A quel punto, mi affrettai a compilare le pratiche di divorzio, rivelando a mia moglie di sapere già tutto. Grazie al mio potere economico, l’esistenza di Jessica fu ignorata dalla giuria, e mia moglie perse la causa. Ero l’imperatore del mondo»
«Se vi siete lasciati, di chi è l’anello?»
«Di Jessica, no? Ci tenevo a sposarla al più presto, le nostre avventure mi avevano fatto innamorare sul serio… Abbiamo fatto una cerimonia sommaria a Las Vegas e abbiamo passato lì un paio di notti di luna di miele. Non avevo tempo per fare altri viaggi»

«Tempo per cosa? Ormai ti eri vendicato, no?»
«Oh, no… Il mondo mi ha sempre detestato e considerato un essere inferiore. Quello che avevo fatto, era solo l’aperitivo. Ho usato i miei uomini per rovinare in tutti i modi possibili la vita a tutte le persone che mi conoscevano di persona e che avevano finto di essere miei amici per poi ridere alle mie spalle della mia incapacità. Dopodiché, ho fatto uccidere l’amante della mia ex-moglie dai miei sicari, perché non volevo che potessero sposarsi ed essere in alcun modo felici»
«Sei stato un mostro…»
«O un diavolo»
L’uomo sorrise.

Stevenson si alzò e si avvicinò all’orologio con fare incerto.
«Il mio impero crollerà tra un quarto d’ora…»
«Non crollerà, semplicemente sarai l’unico a ricordarsi della sua esistenza»
«Posso chiederti di rimanere almeno con Jessica..?» chiese Stevenson portando una mano agli occhi.
L’uomo scosse la testa con espressione triste. «Abbiamo un patto» concluse.
I due restarono in silenzio, un silenzio tombale rotto soltanto dal ticchettio dell’orologio e dall’oscillare del suo pendolo. I secondi passavano e così i quindici minuti rimanenti. Da molto tempo Stevenson non si era accorto dell’importanza di quei 60 secondi racchiusi in un minuto.

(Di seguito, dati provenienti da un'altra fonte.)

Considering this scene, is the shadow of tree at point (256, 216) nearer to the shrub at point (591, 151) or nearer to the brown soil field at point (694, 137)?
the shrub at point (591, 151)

«Perché io?» chiese improvvisamente voltandosi verso l’uomo.
«Eri un fallito, caro Stevenson» rispose l’uomo con il suo solito sorriso furbo «È molto più divertente con i falliti!»
«Sapevi che sarebbe stato così difficile per me accettare di rinunciare a tutto questo…»
«Ovvio che lo sapevo, mio caro, non sei mica il primo a cui sottopongo questa prova! Solo che ogni volta viene tutto resettato e si torna alla normalità senza che nessuno ricordi nulla! È divertente, sai?»
«Maledetto…» Stevenson portò la mano destra sul fianco.

«So cosa tieni lì. Su, spara, se può aiutarti a stare meglio! Di solito aiuta!»
Senza pensarci, Stevenson tirò fuori dalla cintura una rivoltella e sparò l’intero caricatore sul suo ospite. Ma quando il fumò si diradò, la poltrona era vuota.
«Bene, adesso proseguiamo con le domande» disse l’uomo toccandogli una spalla da dietro.
Stevenson lasciò cadere la pistola e cominciò a lacrimare.

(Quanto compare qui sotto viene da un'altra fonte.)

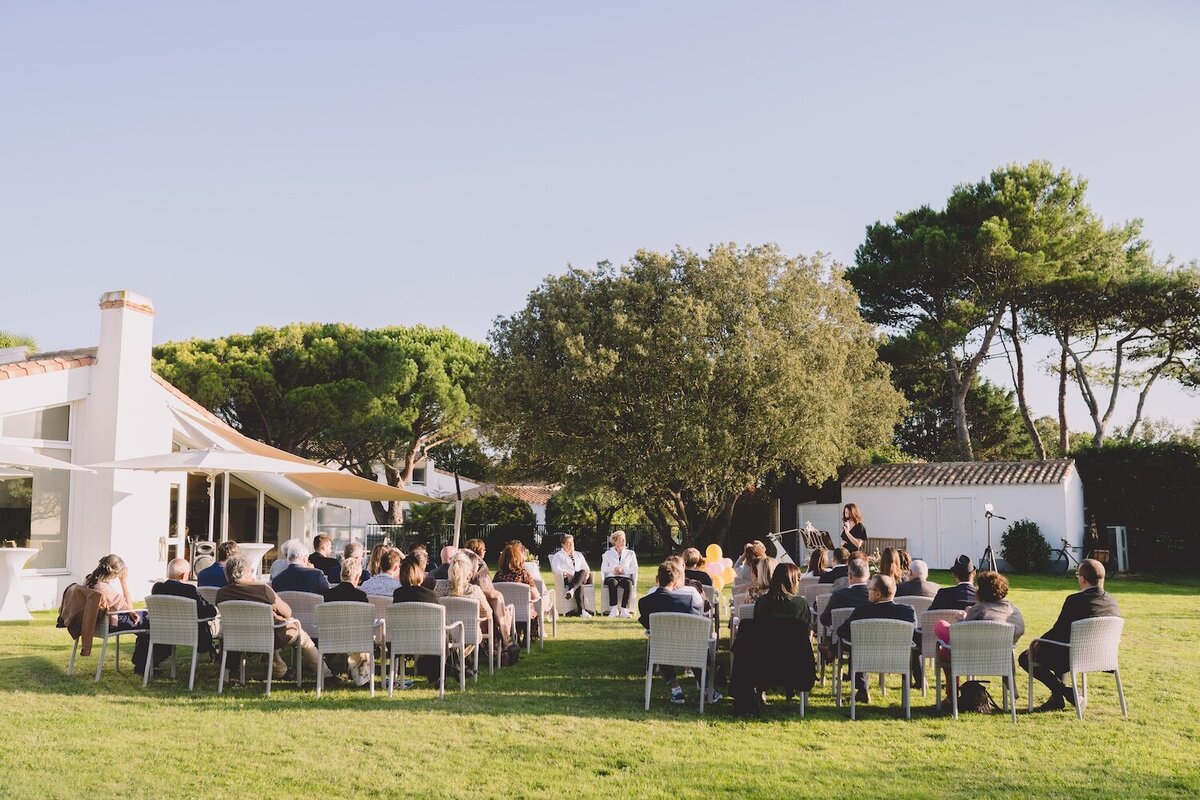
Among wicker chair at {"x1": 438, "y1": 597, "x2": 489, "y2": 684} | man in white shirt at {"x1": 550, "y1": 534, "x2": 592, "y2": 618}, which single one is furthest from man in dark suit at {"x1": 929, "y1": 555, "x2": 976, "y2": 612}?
man in white shirt at {"x1": 550, "y1": 534, "x2": 592, "y2": 618}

«Oh, suvvia! Sei il migliore, sei il genio della finanza che in un mese ha costruito un impero economico senza precedenti!» esclamò con tono sarcastico l’uomo in rosso.
«Voglio solo… Che non torni tutto come prima…»
«Mi dispiace, Stevenson, ma dovevi capirlo che sarebbe successo, quando hai accettato!» si avvicinò al suo orecchio e continuò sottovoce, con un sorriso subdolo stampato sul volto «Il Diavolo prende sempre ciò che gli spetta!»

Stevenson si dimenò e si allontanò dall’uomo.
«Quindi è questo che vuoi? Riscuotere i tuoi tributi! Benissimo! Vivere non ha senso, se tutto tornerà come prima… Non avrai ciò che mi hai dato, bastardo!» urlò disperato.
Senza neanche aspettare, si voltò verso la finestra dell’attico e si lanciò violentemente contro il vetro, infrangendolo e cadendo rovinosamente di sotto.

Durante la caduta guardò in alto e vide il suo ospite che lo guardava sorridendo.
«Grazie per aver scelto noi, mio caro Stevenson» commentò ad alta voce «Ci riserveremo il resto della serata per prenderci la tua anima dal cadavere! Ricorda: il diavolo prende sempre ciò che gli spetta!»

Prima ancora che potesse comprendere la furbizia del disegno diabolico in cui era stato coinvolto, toccò il suolo.
E tutto crollò come un castello di carte.